Just two weeks before the assassination attempt, Biden had also said: Donald Trump is a genuine threat to this nation. He is a threat to our freedom. He is a threat to our democracy. He is a threat to everything America stands for. 

Former Democrat, Tulsi Gabbard argued that Saturday’s attempted assassination was the logical conclusion of years of hateful rhetoric directed at Trump and his supporters from many on the left. It is also a logical consequence of repeatedly comparing him to Adolph Hitler…if Trump were another Hitler, wouldn’t it be their moral duty to assassinate him? Recently, The New Republic featured a cover, where Trump’s face morphed into that of Adolph Hitler.

Most people, who know anything about history, are aware that Hitler executed 5000 Germans for plotting to kill him in July of 1944. In a free society, it takes just one nut case to act on such bloody ideas and become a national hero. 

Conservative scholar, Victor Davis Hanson wrote on July 14th that as a country we have always shied away from imagining the death or killings of any of our presidents or presidential candidates, that is, until now. But the Left constantly makes Trump an exception. Now the killing of Trump has been mainstreamed and become acceptable in a way inconceivable of other presidents.

The alleged shooter, Thomas Matthew Crooks was a loner in high school. Now dead at 20, he leaves more questions than answers. He was on his high school’s rifle team. The gun he used was 11 years old. His father had legally purchased it when his son was nine years old. He was an outlier, terribly bullied while in high school. His life as well as his death remain shrouded in mystery and suspicion.

He was mentally competent. He planned the assassination well in advance. He scouted the site he would use, gauged the distance and was able to access the roof and get off at least six shots before the SS anti-snipers killed him. While he missed Trump by a hair, he did shoot three other Republicans,’ killing former fire chief Corey Comperatore and seriously wounding David Dutch and James Copenhaven.

We have not heard much from his father or any adults who could have offered some insight into his mindset. I read that, not only did Crooks recently graduate from a community college, but he was also set to attend Pittsburgh University in the Fall. But in March he withdrew his acceptance. What changed his mind? This just might be the key that unlocks the mystery surrounding him. Days after the assassination attempt, conversations from friends and an alleged video of a deranged Crooks having a meltdown in front of a group of MAGA supporters surfaced on social media. These isolated incidents may shed some light on a motive but are not enough to rush to any judgment.

Some on the Left have claimed that the Trump camp faked the whole incident. One Democratic press official even instructed the press to report that the assassination had been a staged event. I doubt if even the late Cecil DeMille could have staged anything as dramatic, spontaneous and eventful as what happened on the 13th

There are many images that will stay with us for a long time. Trump’s bloody ear reminded me of former Boston Red Sox pitcher, Curt Schilling whose bloody sock became the ultimate symbol of grit and courage in the face of impossible odds in the 2004 Play-off series with the New York Yankees. 

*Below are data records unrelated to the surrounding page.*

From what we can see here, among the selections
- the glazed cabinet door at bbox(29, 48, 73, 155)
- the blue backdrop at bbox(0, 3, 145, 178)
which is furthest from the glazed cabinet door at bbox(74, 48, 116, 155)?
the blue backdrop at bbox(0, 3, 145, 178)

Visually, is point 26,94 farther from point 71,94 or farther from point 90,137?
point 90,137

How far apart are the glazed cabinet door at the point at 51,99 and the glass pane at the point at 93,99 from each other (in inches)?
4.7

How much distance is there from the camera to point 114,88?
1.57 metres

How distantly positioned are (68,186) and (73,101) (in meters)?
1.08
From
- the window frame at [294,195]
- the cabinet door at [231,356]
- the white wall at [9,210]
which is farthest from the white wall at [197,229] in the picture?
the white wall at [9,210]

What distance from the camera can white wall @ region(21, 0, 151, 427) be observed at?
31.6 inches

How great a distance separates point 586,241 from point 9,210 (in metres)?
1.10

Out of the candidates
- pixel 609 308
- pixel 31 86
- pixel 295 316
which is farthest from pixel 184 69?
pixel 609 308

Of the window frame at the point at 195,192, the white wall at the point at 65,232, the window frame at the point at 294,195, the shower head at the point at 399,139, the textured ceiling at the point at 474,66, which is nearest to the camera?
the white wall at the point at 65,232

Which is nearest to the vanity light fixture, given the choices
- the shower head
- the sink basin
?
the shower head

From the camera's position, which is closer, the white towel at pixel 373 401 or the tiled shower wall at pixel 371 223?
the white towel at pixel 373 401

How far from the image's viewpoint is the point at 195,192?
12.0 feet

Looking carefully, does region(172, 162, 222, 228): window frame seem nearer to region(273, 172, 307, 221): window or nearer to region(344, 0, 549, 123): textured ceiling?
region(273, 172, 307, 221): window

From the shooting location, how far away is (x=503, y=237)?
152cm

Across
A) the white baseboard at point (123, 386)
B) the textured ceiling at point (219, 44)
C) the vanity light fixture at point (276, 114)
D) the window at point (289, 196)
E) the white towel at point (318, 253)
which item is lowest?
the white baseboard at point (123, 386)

Like Schilling and more notably, Teddy Roosevelt before him who never stopped talking, though blood was visible through his shirt, the former president had been visibly shaken, but he was not stirred. Despite his shock and his wound, Trump had the presence of mind to lift his fist of victory through the protective arms of the SS around him and yell, Fight, fight, fight…with an inverted American flag waving proudly above his fist. This iconic picture will be frozen on our minds for generations like little John-John Kennedy saluting the coffin of his assassinated father sixty-one years ago.